WORK TO BE COMPLETED:
Could you set down exactly the lines in the records below between the line holding "The Oarfish can get up to 500ft!" and the line holding "по которым из", inclusive?

PROVIDED INFORMATION:
• • •

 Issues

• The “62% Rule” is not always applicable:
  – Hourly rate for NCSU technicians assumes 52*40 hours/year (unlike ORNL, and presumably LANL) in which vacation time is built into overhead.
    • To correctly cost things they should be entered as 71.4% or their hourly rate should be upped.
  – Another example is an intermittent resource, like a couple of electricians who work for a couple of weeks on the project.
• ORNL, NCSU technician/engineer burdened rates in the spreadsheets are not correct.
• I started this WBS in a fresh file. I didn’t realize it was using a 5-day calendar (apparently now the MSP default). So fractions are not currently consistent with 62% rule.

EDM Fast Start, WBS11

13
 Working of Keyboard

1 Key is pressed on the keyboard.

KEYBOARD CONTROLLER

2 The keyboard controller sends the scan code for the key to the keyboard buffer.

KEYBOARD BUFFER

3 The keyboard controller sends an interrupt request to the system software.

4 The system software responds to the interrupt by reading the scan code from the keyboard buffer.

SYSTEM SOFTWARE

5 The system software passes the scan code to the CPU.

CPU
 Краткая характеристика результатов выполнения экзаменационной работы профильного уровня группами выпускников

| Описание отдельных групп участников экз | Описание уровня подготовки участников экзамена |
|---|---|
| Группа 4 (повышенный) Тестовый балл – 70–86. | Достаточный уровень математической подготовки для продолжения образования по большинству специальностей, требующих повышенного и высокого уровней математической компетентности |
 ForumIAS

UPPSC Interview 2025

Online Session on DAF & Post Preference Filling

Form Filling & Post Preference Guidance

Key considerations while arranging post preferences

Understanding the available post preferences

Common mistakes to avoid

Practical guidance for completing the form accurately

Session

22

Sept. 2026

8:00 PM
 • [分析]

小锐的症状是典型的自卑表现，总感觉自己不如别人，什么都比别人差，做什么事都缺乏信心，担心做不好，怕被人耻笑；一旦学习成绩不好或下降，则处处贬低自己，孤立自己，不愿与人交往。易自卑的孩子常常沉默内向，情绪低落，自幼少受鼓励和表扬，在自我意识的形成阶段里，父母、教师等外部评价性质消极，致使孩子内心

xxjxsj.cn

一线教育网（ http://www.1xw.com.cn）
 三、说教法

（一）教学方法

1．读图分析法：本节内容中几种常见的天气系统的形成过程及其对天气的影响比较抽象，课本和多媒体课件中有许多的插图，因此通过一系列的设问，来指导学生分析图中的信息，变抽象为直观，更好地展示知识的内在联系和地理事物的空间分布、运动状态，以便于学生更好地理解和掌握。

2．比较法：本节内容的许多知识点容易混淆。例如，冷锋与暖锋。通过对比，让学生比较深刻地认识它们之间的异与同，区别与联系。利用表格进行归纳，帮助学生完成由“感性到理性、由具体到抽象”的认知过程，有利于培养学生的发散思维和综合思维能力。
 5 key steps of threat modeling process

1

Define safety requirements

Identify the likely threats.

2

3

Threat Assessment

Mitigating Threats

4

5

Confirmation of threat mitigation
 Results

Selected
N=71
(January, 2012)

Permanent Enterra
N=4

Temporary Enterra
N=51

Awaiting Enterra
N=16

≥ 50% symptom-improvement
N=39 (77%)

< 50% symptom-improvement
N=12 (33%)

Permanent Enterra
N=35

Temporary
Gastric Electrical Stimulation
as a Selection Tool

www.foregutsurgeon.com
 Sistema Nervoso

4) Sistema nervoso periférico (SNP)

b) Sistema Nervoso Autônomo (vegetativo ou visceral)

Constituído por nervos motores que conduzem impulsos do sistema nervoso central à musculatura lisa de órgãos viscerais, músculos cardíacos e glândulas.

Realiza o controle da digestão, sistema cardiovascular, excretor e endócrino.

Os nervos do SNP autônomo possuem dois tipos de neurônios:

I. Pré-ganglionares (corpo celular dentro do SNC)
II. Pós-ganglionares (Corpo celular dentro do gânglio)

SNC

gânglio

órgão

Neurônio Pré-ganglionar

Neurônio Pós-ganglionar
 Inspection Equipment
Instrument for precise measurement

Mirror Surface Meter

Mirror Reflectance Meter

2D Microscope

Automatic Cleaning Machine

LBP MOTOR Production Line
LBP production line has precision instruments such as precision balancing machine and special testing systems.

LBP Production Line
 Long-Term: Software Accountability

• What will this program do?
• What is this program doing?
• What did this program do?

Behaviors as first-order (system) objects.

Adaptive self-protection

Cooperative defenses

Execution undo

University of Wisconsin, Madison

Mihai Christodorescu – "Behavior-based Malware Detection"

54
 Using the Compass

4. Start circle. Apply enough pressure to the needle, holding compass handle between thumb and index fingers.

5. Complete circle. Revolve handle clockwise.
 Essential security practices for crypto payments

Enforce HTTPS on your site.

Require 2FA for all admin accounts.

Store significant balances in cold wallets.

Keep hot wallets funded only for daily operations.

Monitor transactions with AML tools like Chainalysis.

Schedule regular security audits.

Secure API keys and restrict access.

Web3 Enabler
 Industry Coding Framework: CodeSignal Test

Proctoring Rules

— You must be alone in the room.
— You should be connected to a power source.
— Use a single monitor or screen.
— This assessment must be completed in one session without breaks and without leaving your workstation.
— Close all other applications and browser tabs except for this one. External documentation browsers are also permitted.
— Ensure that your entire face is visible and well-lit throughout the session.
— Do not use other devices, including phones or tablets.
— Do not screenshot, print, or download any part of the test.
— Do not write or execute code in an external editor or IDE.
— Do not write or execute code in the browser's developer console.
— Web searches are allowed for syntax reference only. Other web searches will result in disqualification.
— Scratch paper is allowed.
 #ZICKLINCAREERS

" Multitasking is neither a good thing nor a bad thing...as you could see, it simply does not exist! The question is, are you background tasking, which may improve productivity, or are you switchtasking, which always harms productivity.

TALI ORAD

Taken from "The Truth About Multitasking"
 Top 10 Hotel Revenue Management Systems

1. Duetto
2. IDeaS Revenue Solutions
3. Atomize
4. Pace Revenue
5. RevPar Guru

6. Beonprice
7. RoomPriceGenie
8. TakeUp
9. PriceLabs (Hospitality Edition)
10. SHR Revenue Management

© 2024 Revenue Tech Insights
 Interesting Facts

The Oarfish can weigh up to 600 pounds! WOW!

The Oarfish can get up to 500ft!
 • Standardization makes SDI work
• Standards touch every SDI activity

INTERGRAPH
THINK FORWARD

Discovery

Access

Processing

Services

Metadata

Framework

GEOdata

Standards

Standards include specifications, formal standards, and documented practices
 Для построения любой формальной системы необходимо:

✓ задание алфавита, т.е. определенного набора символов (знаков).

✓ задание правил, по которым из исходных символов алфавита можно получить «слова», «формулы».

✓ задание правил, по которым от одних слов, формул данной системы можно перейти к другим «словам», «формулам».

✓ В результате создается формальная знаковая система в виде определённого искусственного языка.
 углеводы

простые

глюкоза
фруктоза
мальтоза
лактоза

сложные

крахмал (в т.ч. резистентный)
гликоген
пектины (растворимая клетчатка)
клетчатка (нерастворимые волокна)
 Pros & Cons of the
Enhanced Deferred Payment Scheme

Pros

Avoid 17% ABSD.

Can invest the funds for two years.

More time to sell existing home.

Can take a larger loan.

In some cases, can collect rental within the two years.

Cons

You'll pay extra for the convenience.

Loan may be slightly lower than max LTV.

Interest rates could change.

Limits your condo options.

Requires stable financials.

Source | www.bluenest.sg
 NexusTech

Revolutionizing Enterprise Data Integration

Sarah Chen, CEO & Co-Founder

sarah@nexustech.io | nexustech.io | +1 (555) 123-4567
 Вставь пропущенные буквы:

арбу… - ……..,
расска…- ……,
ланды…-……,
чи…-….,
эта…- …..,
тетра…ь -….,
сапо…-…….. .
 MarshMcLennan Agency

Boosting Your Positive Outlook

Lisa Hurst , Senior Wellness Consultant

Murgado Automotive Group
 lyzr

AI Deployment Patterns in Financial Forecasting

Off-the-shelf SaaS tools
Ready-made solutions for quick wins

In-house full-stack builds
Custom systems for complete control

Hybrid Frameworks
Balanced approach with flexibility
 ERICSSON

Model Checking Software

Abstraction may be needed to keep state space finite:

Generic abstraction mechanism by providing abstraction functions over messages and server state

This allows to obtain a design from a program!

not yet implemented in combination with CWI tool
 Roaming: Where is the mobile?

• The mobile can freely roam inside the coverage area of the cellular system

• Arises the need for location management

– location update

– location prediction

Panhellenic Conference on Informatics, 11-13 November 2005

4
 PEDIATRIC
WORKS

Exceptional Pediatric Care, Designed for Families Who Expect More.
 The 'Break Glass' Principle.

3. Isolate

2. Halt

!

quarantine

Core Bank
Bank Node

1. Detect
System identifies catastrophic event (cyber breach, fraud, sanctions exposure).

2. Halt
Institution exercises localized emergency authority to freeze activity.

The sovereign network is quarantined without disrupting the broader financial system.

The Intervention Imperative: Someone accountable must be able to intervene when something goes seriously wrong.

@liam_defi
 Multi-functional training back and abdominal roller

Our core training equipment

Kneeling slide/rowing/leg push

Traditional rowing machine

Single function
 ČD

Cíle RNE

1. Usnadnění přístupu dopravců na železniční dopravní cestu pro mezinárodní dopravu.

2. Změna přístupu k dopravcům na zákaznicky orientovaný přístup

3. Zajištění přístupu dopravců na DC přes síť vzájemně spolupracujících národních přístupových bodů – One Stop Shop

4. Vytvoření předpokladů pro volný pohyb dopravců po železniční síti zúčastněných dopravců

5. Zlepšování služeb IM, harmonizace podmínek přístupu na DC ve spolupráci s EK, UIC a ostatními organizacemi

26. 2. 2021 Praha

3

• • •

WORKED SOLUTION:
The Oarfish can get up to 500ft!
 • Standardization makes SDI work
• Standards touch every SDI activity

INTERGRAPH
THINK FORWARD

Discovery

Access

Processing

Services

Metadata

Framework

GEOdata

Standards

Standards include specifications, formal standards, and documented practices
 Для построения любой формальной системы необходимо:

✓ задание алфавита, т.е. определенного набора символов (знаков).

✓ задание правил, по которым из исходных символов алфавита можно получить «слова», «формулы».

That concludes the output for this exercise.